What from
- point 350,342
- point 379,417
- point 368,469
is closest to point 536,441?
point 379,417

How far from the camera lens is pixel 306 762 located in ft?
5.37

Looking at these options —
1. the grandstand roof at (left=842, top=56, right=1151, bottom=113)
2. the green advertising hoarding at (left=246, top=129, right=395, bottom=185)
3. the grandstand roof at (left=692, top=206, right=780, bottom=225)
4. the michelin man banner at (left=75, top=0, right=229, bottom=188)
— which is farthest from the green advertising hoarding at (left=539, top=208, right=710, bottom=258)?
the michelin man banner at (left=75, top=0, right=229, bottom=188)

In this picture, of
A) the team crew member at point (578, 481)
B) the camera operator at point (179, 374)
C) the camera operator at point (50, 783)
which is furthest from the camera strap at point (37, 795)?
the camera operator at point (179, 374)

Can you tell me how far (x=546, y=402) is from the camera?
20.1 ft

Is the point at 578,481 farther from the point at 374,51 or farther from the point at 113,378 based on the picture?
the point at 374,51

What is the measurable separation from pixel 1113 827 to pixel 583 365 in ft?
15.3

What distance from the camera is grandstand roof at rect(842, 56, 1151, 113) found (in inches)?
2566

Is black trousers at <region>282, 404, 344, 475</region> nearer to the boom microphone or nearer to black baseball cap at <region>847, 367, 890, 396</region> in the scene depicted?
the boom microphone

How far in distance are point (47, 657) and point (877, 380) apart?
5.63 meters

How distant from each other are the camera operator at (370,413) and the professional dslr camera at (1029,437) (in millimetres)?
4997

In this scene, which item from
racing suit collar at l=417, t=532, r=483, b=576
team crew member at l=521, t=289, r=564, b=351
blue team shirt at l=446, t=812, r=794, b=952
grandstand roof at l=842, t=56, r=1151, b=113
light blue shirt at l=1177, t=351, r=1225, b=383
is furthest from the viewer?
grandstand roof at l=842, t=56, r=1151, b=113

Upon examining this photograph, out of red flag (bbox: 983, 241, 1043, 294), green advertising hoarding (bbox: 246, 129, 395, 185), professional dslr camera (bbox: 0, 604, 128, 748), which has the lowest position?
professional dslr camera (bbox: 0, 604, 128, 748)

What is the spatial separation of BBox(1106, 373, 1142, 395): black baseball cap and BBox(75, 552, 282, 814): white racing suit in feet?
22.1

┄┄┄┄┄┄┄┄┄┄

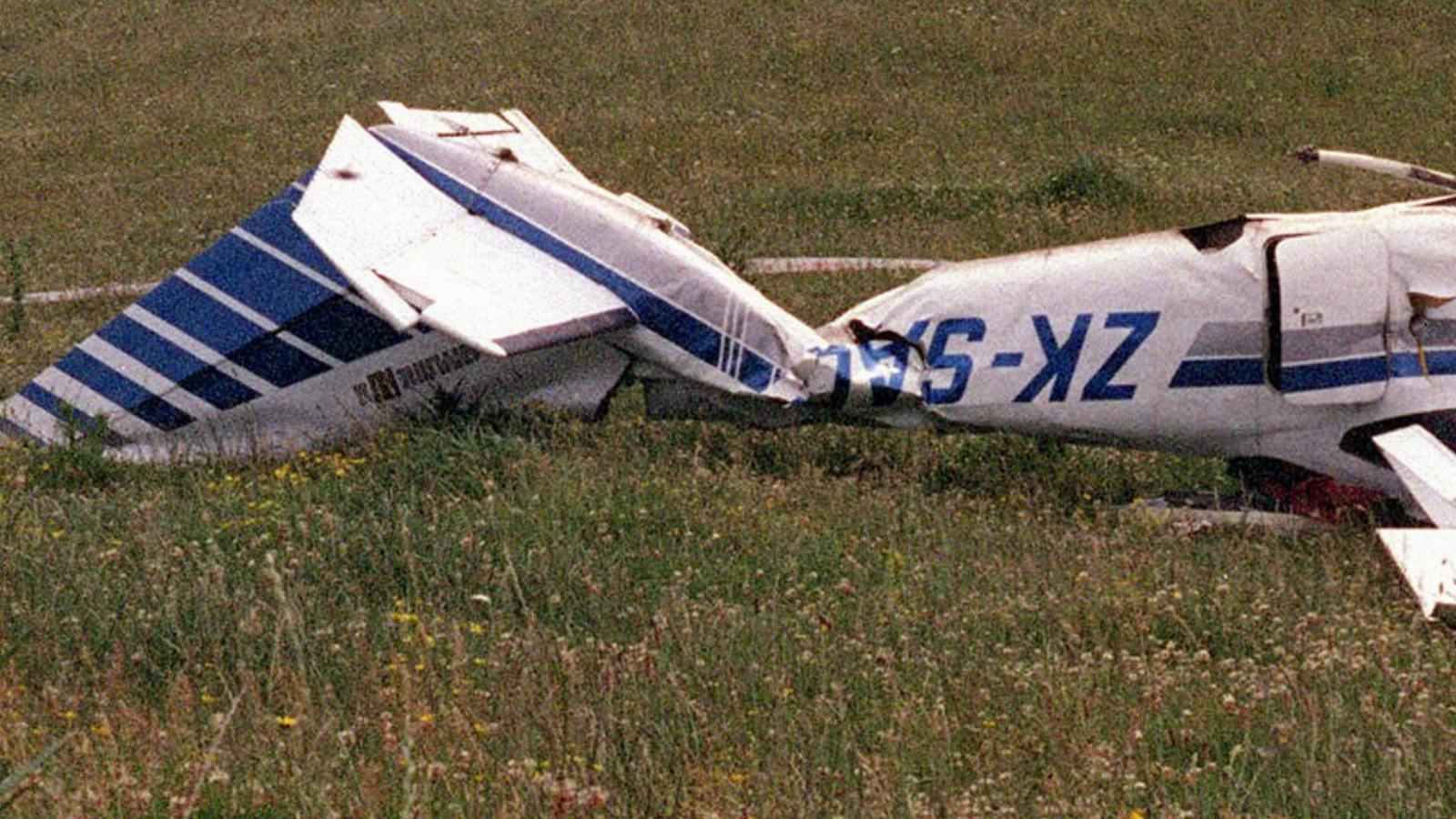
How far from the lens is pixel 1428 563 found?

┄┄┄┄┄┄┄┄┄┄

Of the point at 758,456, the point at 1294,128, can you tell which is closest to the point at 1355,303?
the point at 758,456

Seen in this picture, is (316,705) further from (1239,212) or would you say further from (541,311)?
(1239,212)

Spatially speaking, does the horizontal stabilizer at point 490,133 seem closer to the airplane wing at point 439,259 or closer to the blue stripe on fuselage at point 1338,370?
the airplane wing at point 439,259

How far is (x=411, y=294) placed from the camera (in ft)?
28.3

┄┄┄┄┄┄┄┄┄┄

Count the lines in the data above that contain the string "pixel", treating uppercase and lowercase letters as different. Reply with the number alone.

3